-- start of Text passage --
Fourier transform infrared spectroscopy (FTIR)

Chemical compositions of surfaces of cotton specimens were studied by the Fourier Transform Infrared spectrophotometer (Perkin Elmer Spectrum 100), with scanning range between 4,000 and 700 cm−1 and resolution 4 nm−1, in terms of attenuated total reflection (ATR). The average number of scans was 256; area of the relevant signal in zero-order derivative spectrum was measured.

Energy dispersive X-ray analysis (EDX)

EDX is an analytical technique used to collect elemental information from cotton specimens. It was conducted by the JEOL JSM-6490 Scanning Electron Microscope equipped with a cathode and magnetic lenses, to create and focus a beam of electrons, and elemental analysis capabilities. A detector is used to convert X-ray energy into voltage signals that are sent to a pulse processor which measures the signals and passes the measurements onto an analyzer for data display and analysis.

Results and discussion

Contact angle measurement

Water-repellent properties of cotton fabrics are expressed in terms of contact angle and absorption time. Contact angles of plasma pre-treated cotton fabrics subjected to 0.1 and 0.2% of TiO2 treatment are presented in Fig. 1a. On the other hand, contact angles of plasma pre-treated cotton fabrics subjected to BTCA treatment in the presence of SHP and/or TiO2 are illustrated in Fig. 1b, c. The figures show that plasma pre-treated fabrics had higher contact angles than untreated fabrics irrespective of the BTCA treatment.
-- end of Text passage --
• Problems to solve
(A) Answer these from the passage on testing cotton fabrics:
(i) Which spectrophotometer was used to study the chemical compositions of the cotton specimen surfaces?
(ii) Which scanning electron microscope was used for the EDX analysis?
(iii) In which figure are the contact angles of plasma pre-treated cotton fabrics with 0.1 and 0.2% TiO2 treatment presented?
(B) Write out the passage on testing cotton fabrics from "Chemical compositions of" up to and including "spectrum was measured.".
(C) Extend the passage on testing cotton fabrics, picking up right after its final sentence.
The records that come next have no connection to the passage on testing cotton fabrics.
-- start of Material supplied --
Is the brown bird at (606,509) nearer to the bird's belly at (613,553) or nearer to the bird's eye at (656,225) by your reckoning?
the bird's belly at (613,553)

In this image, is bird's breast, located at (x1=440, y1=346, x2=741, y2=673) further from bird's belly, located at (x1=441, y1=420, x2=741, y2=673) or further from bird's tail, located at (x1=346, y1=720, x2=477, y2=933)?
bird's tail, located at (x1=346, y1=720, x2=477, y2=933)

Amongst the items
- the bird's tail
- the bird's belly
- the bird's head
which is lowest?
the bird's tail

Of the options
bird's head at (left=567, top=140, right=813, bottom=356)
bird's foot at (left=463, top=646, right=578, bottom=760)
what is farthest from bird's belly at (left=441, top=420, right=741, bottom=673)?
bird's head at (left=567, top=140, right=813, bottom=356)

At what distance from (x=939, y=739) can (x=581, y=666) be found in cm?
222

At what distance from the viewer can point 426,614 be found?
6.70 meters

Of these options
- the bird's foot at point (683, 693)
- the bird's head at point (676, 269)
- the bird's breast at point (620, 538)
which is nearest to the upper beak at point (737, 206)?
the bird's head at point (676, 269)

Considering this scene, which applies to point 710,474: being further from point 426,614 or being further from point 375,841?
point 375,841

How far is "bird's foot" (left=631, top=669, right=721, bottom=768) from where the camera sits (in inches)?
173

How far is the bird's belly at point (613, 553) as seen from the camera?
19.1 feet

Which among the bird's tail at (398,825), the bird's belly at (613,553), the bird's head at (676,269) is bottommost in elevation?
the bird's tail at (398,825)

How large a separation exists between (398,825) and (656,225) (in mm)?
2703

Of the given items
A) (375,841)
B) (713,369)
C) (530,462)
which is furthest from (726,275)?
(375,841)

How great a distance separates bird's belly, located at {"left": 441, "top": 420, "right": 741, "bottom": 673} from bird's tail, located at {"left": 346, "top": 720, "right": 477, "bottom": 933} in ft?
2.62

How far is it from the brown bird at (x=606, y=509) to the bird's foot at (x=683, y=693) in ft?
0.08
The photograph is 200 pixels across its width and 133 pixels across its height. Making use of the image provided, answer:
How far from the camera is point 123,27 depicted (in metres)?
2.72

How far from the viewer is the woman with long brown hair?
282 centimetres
-- end of Material supplied --
• Written answers
(A)
(i) The Perkin Elmer Spectrum 100 Fourier Transform Infrared spectrophotometer
(ii) The JEOL JSM-6490 Scanning Electron Microscope
(iii) Fig. 1a

(B)
Chemical compositions of surfaces of cotton specimens were studied by the Fourier Transform Infrared spectrophotometer (Perkin Elmer Spectrum 100), with scanning range between 4,000 and 700 cm−1 and resolution 4 nm−1, in terms of attenuated total reflection (ATR). The average number of scans was 256; area of the relevant signal in zero-order derivative spectrum was measured.

(C)
Fig. 1
figure 1

Contact angles of plasma pre-treated cotton specimens subjected to a 0.1 and 0.2% TiO2 treatment, b BTCA treatment in the presence of TiO2, and c BTCA treatment in the presence of SHP and/or TiO2

After plasma pre-treatment, contact angle of the control fabric was decreased from 65° to 55° (Fig. 1a) because plasma pre-treatment can introduce water compatible functional groups such as hydroxyl groups to the fibres which increase wettability and hence reduce the contact angle subsequently. However, with addition of various amounts of TiO2 to the cotton fibre, TiO2 is physically attached on the fibre surface as shown in the SEM images. The spreading of TiO2 particles on the fibre surface restricts the penetration of water into the fibre and therefore the contact angle increases with increase in the amount of TiO2 used. Although plasma pre-treatment with the use of oxygen introduces hydrophilic groups on the cotton fibre surface (Pandiyaraj and Selvarajan 2008; Hong et al. 2006), the etching effect produces a roughened fibre surface for accommodating the TiO2 particles. Since a dispersing agent was used in preparing the TiO2 solution, the spreading of TiO2 on the cotton fibre surface is even and hence more TiO2 is attached on the fibre surface. This makes the fibre surface more hydrophobic and therefore, the contact angles increased accordingly.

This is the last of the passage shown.